_Material supplied:_
Segment Open

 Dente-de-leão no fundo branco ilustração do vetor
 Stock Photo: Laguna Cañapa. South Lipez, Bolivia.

Segment Closed
Segment Open

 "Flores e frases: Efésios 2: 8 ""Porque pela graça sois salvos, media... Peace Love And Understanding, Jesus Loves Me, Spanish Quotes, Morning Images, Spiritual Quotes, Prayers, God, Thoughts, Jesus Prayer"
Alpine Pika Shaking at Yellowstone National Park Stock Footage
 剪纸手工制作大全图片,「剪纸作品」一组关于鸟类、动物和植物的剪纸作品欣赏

Segment Closed

_About this exercise:_
Copy the entries above exactly, but only from the line holding "Dente-de-leão no fundo" through the line holding "Stock Photo: Laguna", both included.

_Output below:_
 Dente-de-leão no fundo branco ilustração do vetor
 Stock Photo: Laguna Cañapa. South Lipez, Bolivia.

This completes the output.